You’ve heard it before: “We’re on time and on budget, every time!”
You won’t hear this from one of our team members. In fact, when in conversations with prospective clients, we like to break the ice by mentioning the opposite – that we’re not perfect and we don’t claim to be.
It’s simply the truth. We are about as perfect as anyone else, which is to say not perfect. Do we have decades upon decades of experience? Yes. Do we have good systems in place? Yes. There are plenty of great things we can talk about regarding Suntech, but in the end execution is left to human beings. Which leads me to reason #1 why we don’t promise to be on time and on budget:
Reason 1: Promising perfection assumes construction happens in a vacuum. The general contractor on a commercial project is simply one of the parties involved. You have an owner and architect and municipal officials. The GC only controls one of those variables, and the other players have a drastic impact on how the project goes. For example, if the architect drew sloppy plans, the project will take longer and will probably be more expensive. If a fire marshal decides to make an example out of us, they can alter the course of the job. The point is this: construction is an activity comprised of multiple imperfect people working together with a common goal. Speaking of which…
Reason 2: Promising perfection compromises teamwork. As I just stated, there are many parties involved in building something and all parties need to work together if the project is to be successful. For the GC to make a hubristic promise is to make a statement to the owner that we need no help or cooperation – or, in other words, we got this. The truth is, of course, that the GC needs the cooperation and assistance of all parties to succeed.

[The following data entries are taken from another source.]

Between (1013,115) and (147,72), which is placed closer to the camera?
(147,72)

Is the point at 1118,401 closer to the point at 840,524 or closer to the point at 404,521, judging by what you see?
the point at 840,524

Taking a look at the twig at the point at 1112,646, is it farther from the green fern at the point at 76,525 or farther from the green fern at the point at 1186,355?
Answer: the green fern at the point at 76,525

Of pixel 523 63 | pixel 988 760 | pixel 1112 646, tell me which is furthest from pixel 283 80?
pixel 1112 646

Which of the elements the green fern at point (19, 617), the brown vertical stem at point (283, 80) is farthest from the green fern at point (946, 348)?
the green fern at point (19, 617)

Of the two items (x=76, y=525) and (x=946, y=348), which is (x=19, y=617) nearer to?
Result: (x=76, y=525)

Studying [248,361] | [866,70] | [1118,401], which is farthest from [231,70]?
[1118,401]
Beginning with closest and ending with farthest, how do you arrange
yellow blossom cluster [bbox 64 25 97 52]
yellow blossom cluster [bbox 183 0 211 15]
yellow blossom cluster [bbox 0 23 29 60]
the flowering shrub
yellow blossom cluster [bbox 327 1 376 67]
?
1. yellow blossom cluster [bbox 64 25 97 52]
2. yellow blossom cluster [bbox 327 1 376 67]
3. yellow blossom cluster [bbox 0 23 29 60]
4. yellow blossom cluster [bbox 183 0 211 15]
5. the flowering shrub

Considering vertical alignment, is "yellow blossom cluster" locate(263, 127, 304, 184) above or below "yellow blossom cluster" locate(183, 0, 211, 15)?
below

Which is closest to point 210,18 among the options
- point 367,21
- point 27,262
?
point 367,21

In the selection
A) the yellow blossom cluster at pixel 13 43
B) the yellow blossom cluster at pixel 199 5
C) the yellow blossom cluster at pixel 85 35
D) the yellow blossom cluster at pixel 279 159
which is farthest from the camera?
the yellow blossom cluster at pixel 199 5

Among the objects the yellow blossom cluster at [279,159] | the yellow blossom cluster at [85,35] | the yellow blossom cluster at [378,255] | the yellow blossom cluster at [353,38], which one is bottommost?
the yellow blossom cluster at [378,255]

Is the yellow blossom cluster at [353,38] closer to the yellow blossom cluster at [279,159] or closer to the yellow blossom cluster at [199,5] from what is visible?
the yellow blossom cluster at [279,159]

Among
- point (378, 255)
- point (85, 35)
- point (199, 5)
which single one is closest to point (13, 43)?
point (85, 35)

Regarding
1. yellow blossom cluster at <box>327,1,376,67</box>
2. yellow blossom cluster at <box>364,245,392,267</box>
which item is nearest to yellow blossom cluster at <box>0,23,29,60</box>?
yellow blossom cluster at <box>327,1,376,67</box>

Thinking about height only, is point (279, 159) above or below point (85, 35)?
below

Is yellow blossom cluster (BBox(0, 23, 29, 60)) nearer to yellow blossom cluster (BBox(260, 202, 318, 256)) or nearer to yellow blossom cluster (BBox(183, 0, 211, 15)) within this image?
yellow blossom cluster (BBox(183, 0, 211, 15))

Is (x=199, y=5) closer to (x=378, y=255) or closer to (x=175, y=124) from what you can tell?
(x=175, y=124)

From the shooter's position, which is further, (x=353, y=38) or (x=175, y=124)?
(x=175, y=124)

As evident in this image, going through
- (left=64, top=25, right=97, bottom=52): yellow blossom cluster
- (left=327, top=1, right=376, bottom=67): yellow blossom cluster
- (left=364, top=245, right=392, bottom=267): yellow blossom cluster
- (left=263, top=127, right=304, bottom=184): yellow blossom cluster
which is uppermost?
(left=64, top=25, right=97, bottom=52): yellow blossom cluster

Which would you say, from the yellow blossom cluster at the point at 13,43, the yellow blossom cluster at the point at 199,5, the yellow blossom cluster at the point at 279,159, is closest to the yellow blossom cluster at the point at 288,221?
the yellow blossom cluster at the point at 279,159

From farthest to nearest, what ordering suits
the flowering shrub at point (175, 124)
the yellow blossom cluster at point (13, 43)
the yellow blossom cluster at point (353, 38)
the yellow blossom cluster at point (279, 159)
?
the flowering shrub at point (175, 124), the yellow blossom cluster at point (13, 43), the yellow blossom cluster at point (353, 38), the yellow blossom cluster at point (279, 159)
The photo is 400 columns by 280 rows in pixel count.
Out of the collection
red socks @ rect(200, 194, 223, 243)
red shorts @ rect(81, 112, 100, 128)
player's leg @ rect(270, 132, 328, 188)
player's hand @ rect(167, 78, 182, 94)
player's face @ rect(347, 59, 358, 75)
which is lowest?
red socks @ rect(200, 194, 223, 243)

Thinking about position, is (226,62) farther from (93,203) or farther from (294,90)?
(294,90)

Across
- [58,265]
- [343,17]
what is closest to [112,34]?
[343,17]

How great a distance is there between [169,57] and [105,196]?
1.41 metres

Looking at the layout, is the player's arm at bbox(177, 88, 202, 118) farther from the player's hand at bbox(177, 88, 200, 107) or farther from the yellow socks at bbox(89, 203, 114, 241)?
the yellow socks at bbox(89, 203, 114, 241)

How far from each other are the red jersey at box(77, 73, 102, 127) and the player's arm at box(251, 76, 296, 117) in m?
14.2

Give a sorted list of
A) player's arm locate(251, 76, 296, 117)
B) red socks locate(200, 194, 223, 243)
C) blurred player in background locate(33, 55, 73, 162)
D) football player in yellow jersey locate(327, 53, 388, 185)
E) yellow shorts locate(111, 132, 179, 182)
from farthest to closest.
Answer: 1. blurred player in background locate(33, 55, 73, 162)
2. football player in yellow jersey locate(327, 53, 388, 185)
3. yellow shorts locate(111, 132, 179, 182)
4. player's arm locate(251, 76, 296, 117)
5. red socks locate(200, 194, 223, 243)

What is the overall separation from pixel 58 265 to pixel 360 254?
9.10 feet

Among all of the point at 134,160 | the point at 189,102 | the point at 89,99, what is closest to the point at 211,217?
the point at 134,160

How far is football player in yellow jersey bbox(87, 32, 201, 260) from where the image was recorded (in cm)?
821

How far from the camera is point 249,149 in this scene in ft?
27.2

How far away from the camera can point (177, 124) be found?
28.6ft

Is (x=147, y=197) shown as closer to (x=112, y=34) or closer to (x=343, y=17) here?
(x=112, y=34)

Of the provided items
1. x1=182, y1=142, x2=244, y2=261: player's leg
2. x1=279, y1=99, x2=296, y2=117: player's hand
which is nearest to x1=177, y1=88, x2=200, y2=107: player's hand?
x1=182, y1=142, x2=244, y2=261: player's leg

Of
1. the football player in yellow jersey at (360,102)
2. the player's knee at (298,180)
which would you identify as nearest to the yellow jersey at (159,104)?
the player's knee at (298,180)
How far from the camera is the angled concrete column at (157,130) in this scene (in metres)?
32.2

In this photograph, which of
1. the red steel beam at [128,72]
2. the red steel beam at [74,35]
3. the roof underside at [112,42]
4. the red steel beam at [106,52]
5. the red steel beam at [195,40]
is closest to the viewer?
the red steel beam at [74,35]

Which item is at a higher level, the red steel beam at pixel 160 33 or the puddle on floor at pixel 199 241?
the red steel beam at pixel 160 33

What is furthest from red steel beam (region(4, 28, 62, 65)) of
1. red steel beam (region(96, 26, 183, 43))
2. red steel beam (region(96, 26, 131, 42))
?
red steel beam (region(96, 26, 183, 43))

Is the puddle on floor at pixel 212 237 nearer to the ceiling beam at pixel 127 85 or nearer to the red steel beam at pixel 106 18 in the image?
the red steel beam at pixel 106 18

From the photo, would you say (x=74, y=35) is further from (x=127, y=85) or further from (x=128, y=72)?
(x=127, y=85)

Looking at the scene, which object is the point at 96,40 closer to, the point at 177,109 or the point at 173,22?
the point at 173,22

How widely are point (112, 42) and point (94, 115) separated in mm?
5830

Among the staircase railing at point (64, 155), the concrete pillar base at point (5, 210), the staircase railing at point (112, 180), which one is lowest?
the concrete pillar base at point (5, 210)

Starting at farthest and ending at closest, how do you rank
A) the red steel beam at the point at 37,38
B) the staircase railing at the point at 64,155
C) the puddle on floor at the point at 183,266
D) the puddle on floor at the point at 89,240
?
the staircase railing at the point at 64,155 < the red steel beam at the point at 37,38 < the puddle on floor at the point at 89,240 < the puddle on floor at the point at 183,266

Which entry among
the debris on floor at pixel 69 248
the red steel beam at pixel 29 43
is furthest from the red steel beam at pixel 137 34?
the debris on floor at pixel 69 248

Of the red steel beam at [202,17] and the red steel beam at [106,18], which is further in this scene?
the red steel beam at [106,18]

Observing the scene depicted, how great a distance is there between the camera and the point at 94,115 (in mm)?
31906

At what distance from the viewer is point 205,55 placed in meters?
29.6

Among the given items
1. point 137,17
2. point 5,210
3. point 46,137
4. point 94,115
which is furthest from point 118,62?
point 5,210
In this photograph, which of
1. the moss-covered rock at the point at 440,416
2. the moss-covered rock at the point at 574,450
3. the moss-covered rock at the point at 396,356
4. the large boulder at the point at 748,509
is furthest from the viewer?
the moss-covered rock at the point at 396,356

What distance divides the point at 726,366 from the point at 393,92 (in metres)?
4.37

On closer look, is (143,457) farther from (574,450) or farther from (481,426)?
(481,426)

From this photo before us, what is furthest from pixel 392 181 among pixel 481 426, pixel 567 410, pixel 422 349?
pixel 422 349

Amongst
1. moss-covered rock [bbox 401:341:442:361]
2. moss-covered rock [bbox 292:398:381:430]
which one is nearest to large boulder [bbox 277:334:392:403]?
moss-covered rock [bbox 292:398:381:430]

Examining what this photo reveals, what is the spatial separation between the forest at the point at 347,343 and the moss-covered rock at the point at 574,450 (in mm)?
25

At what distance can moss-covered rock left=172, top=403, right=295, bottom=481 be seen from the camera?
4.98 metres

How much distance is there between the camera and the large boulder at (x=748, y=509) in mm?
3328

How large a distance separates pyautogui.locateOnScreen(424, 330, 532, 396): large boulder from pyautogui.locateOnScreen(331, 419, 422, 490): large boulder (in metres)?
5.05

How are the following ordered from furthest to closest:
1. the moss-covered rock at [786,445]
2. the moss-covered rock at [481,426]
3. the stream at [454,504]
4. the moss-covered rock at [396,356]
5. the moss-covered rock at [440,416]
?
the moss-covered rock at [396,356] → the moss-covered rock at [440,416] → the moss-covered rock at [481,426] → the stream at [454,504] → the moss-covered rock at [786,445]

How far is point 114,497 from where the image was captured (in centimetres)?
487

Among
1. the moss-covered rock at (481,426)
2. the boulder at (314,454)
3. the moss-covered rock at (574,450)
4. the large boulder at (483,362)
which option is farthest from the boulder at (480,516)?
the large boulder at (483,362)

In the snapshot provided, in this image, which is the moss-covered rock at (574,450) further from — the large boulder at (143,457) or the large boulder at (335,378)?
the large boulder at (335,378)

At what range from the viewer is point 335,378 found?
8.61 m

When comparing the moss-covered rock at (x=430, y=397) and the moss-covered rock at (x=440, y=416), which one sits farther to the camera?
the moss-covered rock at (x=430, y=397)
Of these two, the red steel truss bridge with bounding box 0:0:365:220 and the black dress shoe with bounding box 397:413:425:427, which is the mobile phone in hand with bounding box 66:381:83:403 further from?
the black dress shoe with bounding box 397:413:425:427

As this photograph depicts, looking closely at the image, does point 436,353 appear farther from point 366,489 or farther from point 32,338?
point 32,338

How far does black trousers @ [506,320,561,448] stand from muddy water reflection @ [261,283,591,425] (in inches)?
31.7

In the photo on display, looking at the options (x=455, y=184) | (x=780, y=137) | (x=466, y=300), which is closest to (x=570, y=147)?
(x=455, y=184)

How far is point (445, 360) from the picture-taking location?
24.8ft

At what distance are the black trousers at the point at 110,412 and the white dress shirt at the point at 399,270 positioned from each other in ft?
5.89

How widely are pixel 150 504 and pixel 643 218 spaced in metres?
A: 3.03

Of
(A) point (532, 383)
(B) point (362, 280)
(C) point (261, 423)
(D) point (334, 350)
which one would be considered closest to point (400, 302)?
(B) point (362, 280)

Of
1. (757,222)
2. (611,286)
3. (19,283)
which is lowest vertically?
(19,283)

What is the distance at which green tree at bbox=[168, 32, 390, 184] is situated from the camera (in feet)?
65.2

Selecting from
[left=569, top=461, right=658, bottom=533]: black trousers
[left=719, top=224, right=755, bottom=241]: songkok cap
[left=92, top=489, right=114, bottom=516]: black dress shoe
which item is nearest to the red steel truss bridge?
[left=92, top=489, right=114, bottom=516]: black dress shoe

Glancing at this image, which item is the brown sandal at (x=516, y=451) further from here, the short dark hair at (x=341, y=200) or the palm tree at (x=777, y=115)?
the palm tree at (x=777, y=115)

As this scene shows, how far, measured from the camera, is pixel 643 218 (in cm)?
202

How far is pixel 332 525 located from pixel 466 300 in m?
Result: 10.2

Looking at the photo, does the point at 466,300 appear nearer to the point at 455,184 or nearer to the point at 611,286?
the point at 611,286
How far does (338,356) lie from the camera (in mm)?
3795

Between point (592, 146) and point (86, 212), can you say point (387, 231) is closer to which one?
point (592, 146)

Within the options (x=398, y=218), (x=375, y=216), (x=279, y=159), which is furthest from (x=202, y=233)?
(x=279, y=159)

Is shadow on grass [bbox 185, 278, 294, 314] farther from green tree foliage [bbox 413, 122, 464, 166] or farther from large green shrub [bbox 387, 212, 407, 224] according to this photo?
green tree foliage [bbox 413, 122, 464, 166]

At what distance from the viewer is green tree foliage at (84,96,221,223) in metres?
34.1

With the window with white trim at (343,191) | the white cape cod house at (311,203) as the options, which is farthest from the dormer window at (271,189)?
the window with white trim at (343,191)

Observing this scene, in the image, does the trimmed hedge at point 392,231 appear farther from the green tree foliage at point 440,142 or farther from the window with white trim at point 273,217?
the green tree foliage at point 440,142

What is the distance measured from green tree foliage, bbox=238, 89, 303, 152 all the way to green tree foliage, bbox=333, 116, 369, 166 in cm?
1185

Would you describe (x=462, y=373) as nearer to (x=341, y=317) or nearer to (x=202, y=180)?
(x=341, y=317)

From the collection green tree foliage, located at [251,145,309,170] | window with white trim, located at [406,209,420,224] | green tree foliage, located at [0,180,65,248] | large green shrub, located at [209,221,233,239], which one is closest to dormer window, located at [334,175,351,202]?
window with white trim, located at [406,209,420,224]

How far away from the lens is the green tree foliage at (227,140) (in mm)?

Reason 3: Overpromising and underdelivering fails to serve the owner. No matter what promises are made by contractors, construction is an imperfect science. The real professionals will make fewer and smaller mistakes – and they will rectify them quickly – but mistakes will be made. If the owner lacks experience in building and relies upon unrealistic dates and unrealistic budget numbers, their business will be harmed. They might have employees standing around with no building to operate from or inventory which cannot be stored. Realistic schedules and realistic budgets respect the client and allow them to plan appropriately.
When vetting a contractor, focus on one word: trust. Trust their experience. Trust their character. Trust their numbers. If you cannot trust them, don’t hire them. Low trust environments are slow, expensive, and painful – especially in construction. There are good GCs out there standing ready to build for you, but you need to look past the outrageous claims to the criteria that really matters.